When navigating the complex landscape of higher education, prospective students and their families often seek reliable metrics to compare colleges. Parchment College Compare offers a unique approach to college rankings, moving beyond traditional metrics to analyze actual student decisions. Instead of relying solely on factors like acceptance rates or endowment sizes, this system is built upon the revealed preferences of students themselves. This article delves into how Parchment College Compare works, providing insight into its data-driven methodology.
The core principle of Parchment College Compare rests on observing student choices when they are admitted to multiple institutions. Imagine a student accepted to both College A and College B. Their ultimate decision to attend one over the other reveals a direct preference. By aggregating thousands of these decisions, a comprehensive picture of college preference emerges.
To quantify these preferences, Parchment College Compare employs a dynamic scoring system. Initially, all colleges are assigned an equal score, reflecting the absence of prior preference knowledge. This starting point is crucial for unbiased comparison. For every student decision, a “matchup” is created between the chosen college and each of the colleges the student was admitted to but did not choose to attend. For instance, a student admitted to three colleges generates two matchups: one comparing the chosen college to the first rejected college, and another comparing it to the second rejected college. The number of matchups per student is always one less than the number of colleges they were admitted to (N-1 matchups for N admissions).
These matchups are then evaluated using an Elo-based system, a methodology originally developed for chess rankings and adapted here to reflect college preferences. This system is expectation-driven, meaning the point adjustments after each matchup are not fixed but depend on the pre-existing scores of the colleges involved. In the initial stages, with all colleges having the same score, victories are largely considered equal. However, as the system processes more data, scores diverge, and the point allocation becomes more nuanced.

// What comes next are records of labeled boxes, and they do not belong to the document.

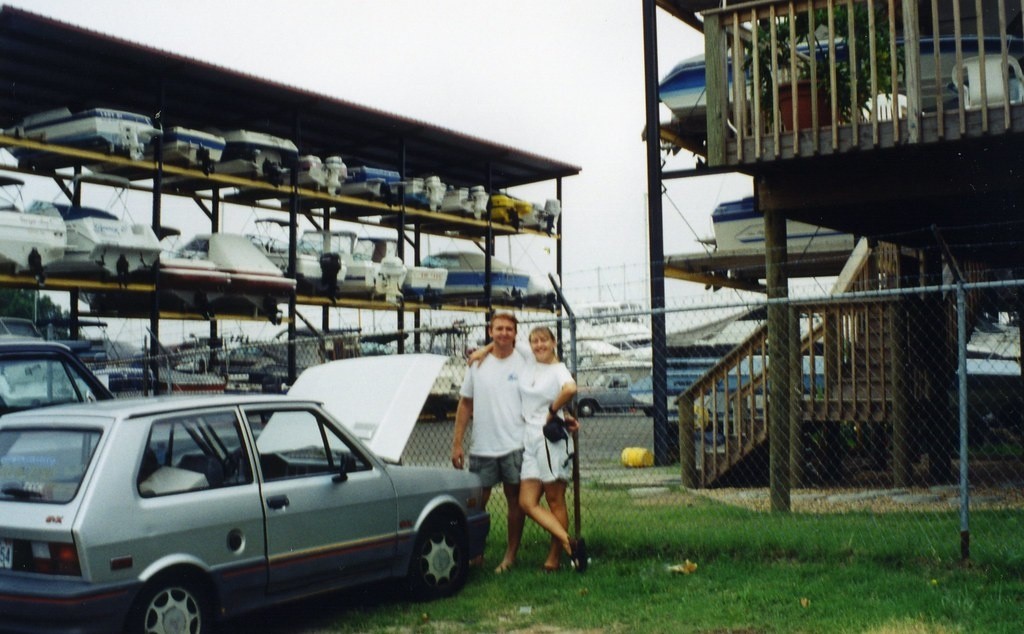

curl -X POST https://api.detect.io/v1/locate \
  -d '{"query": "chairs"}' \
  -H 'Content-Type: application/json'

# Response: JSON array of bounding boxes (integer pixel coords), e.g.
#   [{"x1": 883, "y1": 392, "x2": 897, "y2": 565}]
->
[
  {"x1": 951, "y1": 55, "x2": 1024, "y2": 111},
  {"x1": 176, "y1": 454, "x2": 224, "y2": 485}
]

Consider the example of Berkeley. As Berkeley is frequently chosen over other institutions, its score will tend to increase rapidly. The Elo system recognizes the significance of victories against highly-ranked colleges. Therefore, when Berkeley is chosen over a college with a similar high score, it gains more points than when chosen over a college with a significantly lower score. Conversely, if a student chooses a lower-ranked college over Berkeley, the lower-ranked college experiences a substantial point increase, while Berkeley’s score decreases, albeit to a lesser extent. This dynamic adjustment ensures that the rankings are responsive to the strength of preference revealed by student choices.
Ultimately, Parchment College Compare ranks colleges based on their accumulated scores. These scores are not merely arbitrary numbers; they are mathematically translated into probabilities of student choice. For example, the system might output that “there is an 84% chance that a student admitted to Berkeley and Texas A&M would choose Berkeley.” This probabilistic interpretation provides a tangible and meaningful summary of student preferences expressed through their enrollment decisions.
To refine the accuracy and stability of these rankings, Parchment College Compare incorporates an advanced statistical technique to address potential path dependency. Path dependency refers to the possibility that the order in which student decisions are processed could influence the final rankings. To mitigate this, the system employs a Monte Carlo simulation approach.
The data is organized by admissions cycle, starting from the oldest available data. Within each admissions cycle, the order of student decisions is randomized. This randomization is repeated thousands of times (e.g., 10,000 iterations). For each iteration, the matchups within that year are processed in a different random order, and the resulting scores are recorded. This process is akin to repeatedly simulating the admissions cycle under slightly different conditions to ensure the rankings are robust and not unduly influenced by chance ordering of data.
These iterated scores from one year then serve as the starting scores for the subsequent admissions cycle. This chronological progression is important because past admissions data informs future rankings. By the time data from a later year is processed, the system has already learned from previous years’ student choices. By randomizing the order of matchups within each admissions cycle and iterating this process over thousands of simulations, Parchment College Compare generates stable and reliable college rankings that genuinely reflect the revealed preferences of students, providing a powerful tool for college comparison.